### [Task prompt]
From the data below, return only the lines from the one with "[高雄美食] 高雄最高池畔餐廳 漢來大飯店-池畔餐廳 週六犇Fun夜" through the one with "Renato Veronezi &", exact and inclusive, with pictures left out.

### [Data to process]
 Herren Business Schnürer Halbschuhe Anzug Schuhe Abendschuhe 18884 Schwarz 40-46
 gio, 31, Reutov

...

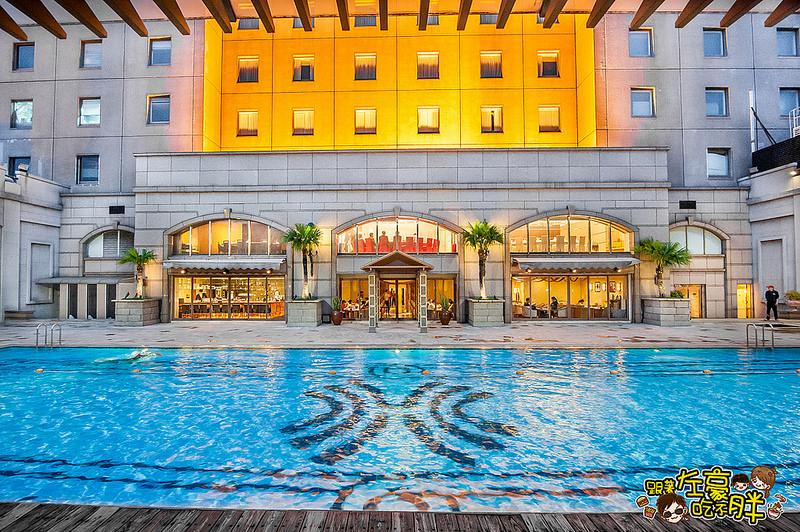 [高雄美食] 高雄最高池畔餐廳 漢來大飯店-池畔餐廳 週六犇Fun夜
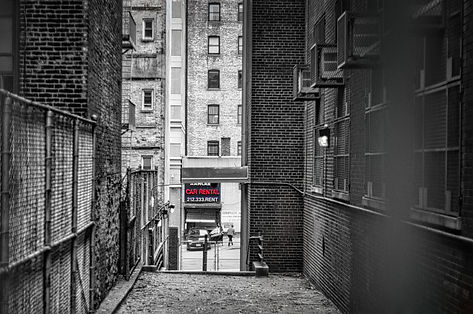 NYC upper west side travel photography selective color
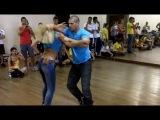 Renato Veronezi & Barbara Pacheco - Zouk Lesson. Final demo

--

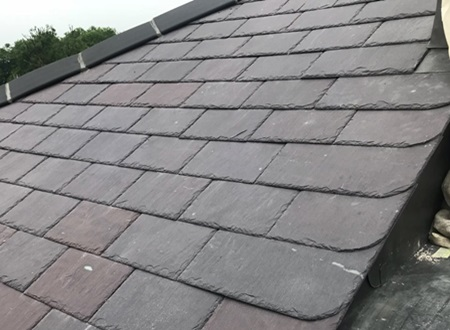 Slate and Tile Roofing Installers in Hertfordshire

### [Expected output]
 [高雄美食] 高雄最高池畔餐廳 漢來大飯店-池畔餐廳 週六犇Fun夜
 NYC upper west side travel photography selective color
 Renato Veronezi & Barbara Pacheco - Zouk Lesson. Final demo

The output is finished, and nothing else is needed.